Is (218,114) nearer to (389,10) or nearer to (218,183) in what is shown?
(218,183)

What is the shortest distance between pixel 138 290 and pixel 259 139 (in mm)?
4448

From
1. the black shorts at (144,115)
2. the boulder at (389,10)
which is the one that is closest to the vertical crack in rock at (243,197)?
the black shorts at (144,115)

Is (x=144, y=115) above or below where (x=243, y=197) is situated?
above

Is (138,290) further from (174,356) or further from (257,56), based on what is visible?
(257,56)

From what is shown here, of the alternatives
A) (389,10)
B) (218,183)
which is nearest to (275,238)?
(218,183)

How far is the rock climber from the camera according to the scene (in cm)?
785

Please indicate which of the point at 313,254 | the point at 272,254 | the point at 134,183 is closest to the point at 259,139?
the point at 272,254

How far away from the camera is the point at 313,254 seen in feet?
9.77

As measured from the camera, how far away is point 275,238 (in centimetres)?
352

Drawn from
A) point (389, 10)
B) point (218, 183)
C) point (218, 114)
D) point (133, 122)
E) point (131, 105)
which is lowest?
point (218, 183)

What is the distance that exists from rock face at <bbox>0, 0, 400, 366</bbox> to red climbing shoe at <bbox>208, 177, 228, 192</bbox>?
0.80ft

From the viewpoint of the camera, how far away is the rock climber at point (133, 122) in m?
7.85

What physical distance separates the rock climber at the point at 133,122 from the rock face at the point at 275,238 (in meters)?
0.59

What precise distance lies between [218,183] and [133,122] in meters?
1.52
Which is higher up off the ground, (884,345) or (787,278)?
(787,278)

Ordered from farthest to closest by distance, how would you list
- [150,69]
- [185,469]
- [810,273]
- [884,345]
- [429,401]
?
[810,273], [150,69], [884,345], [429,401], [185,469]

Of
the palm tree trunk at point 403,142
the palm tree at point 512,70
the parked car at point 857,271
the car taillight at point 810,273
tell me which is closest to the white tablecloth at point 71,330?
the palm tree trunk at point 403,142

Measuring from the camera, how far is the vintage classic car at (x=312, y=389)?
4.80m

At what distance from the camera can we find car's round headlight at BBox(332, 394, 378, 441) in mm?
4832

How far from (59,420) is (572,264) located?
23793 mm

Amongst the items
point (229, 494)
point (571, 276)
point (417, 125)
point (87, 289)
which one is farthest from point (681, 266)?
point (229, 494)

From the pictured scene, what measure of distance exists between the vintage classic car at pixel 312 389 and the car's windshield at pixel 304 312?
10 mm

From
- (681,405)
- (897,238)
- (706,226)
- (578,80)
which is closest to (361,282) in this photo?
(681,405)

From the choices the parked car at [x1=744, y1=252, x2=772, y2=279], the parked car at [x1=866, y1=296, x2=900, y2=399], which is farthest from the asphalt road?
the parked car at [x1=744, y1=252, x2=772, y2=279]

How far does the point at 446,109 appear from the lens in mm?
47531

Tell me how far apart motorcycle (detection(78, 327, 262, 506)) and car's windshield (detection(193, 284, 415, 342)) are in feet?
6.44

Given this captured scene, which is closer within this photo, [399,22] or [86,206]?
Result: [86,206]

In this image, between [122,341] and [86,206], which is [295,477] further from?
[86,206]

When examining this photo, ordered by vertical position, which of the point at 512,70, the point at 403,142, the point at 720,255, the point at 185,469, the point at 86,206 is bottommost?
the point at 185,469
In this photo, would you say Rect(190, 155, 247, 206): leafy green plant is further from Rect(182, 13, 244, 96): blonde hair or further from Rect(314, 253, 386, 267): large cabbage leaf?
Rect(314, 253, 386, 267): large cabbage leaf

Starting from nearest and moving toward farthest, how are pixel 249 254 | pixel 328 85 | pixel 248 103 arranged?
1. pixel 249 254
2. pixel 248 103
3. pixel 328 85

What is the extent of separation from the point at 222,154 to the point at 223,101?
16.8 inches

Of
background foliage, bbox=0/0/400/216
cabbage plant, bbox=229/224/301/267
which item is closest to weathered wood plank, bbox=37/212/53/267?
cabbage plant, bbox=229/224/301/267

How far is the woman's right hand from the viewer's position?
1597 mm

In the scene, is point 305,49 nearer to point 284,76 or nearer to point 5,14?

□ □ □ □

▶ _Job_:
Reproduce only those lines of the entries above that run from the line with "In this photo, would" to the final line.

▶ _Output of the exercise_:
In this photo, would you say Rect(190, 155, 247, 206): leafy green plant is further from Rect(182, 13, 244, 96): blonde hair or further from Rect(314, 253, 386, 267): large cabbage leaf?
Rect(314, 253, 386, 267): large cabbage leaf

Starting from nearest and moving toward farthest, how are pixel 249 254 | pixel 328 85 | pixel 248 103 arranged?
1. pixel 249 254
2. pixel 248 103
3. pixel 328 85

What is the extent of separation from the point at 222,154 to the point at 223,101?
16.8 inches

Of
background foliage, bbox=0/0/400/216
cabbage plant, bbox=229/224/301/267
which item is closest to weathered wood plank, bbox=37/212/53/267?
cabbage plant, bbox=229/224/301/267

How far is the woman's right hand from the viewer's position?
1597 mm

In the scene, is point 305,49 nearer to point 284,76 or nearer to point 5,14?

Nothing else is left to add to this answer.